> _Task list_:
1. Reproduce the passage from the Olivier Pastré biography, starting at "Olivier Pastré (born" up to and including "Banking Directors Association.".
2. Translate this sentence from the Olivier Pastré biography into Spanish: "He previously served as the Managing Director of GP Banque."

> _Page excerpt_:

____

Olivier Pastré (born 1950) is a French banker and economist. He serves as Chairman of IM Bank and as a professor of economics at Paris 8 University.

Biography

Early life
Olivier Pastré was born on 15 December 1950 in Neuilly-sur-Seine near Paris in France. He received a Master of Arts degree in economics from the University of Rhode Island. He went on to receive a PhD in economics from the University of Paris, followed by the Agrégation in economics.

Career
He serves as chairman of the board of directors of IM Bank, a Tunisian bank. He also serves on the Board of Directors of CMP Banque, a French bank. He previously served as the Managing Director of GP Banque. He also served on the Board of Directors of Union Bank, an Algerian bank, as well as Medifin and MSIN, two Moroccan companies. Additionally, he serves on the board of the Banking Directors Association.

____

> _Provided data_:
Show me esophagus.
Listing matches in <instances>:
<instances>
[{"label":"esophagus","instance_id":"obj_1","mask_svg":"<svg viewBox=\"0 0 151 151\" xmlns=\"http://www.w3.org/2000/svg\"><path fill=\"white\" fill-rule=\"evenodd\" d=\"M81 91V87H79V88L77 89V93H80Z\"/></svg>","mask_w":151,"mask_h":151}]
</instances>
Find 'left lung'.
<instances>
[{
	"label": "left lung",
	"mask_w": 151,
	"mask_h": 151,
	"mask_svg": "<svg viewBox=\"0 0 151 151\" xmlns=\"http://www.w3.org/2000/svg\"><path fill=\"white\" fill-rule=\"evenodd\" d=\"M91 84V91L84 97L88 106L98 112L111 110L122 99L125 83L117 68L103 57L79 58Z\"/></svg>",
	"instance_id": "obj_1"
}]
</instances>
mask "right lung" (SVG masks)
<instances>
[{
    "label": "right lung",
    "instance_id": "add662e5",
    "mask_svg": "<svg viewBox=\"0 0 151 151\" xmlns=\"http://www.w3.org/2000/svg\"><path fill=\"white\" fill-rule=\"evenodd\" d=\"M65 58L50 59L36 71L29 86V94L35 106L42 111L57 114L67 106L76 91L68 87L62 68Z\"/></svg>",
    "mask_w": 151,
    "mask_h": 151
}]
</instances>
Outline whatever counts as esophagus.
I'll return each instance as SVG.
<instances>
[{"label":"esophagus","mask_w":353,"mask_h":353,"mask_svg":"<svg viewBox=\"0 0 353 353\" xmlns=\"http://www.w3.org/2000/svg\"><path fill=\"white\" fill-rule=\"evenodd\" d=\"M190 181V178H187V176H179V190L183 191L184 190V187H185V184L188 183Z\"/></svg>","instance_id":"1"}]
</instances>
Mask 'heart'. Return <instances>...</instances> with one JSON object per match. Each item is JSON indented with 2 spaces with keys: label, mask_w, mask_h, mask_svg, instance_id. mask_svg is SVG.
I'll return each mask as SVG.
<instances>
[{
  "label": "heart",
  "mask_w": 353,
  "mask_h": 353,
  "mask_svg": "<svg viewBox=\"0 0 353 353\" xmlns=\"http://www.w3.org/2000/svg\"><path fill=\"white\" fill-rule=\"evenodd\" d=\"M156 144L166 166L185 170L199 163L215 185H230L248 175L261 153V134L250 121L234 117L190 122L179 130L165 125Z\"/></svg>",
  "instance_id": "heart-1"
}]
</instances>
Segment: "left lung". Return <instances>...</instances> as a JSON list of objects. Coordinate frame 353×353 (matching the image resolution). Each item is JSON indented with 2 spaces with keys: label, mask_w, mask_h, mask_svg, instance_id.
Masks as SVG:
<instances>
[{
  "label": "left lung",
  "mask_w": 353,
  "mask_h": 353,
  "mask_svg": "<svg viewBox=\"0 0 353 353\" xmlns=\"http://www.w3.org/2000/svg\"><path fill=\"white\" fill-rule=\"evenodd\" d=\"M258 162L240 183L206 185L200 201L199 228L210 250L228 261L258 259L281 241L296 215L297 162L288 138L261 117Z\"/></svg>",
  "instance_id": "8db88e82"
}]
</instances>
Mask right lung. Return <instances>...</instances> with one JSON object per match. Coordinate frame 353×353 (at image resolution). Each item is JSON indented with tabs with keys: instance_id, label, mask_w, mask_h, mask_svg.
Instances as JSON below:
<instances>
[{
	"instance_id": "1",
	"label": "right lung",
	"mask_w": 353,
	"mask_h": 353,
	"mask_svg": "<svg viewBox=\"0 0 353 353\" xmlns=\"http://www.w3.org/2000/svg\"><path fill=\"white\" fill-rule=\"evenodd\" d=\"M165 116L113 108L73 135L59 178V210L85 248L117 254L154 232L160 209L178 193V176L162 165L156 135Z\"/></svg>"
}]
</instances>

____

> _Results by task_:
1.
Olivier Pastré (born 1950) is a French banker and economist. He serves as Chairman of IM Bank and as a professor of economics at Paris 8 University.

Biography

Early life
Olivier Pastré was born on 15 December 1950 in Neuilly-sur-Seine near Paris in France. He received a Master of Arts degree in economics from the University of Rhode Island. He went on to receive a PhD in economics from the University of Paris, followed by the Agrégation in economics.

Career
He serves as chairman of the board of directors of IM Bank, a Tunisian bank. He also serves on the Board of Directors of CMP Banque, a French bank. He previously served as the Managing Director of GP Banque. He also served on the Board of Directors of Union Bank, an Algerian bank, as well as Medifin and MSIN, two Moroccan companies. Additionally, he serves on the board of the Banking Directors Association.

2. Anteriormente se desempeñó como director general de GP Banque.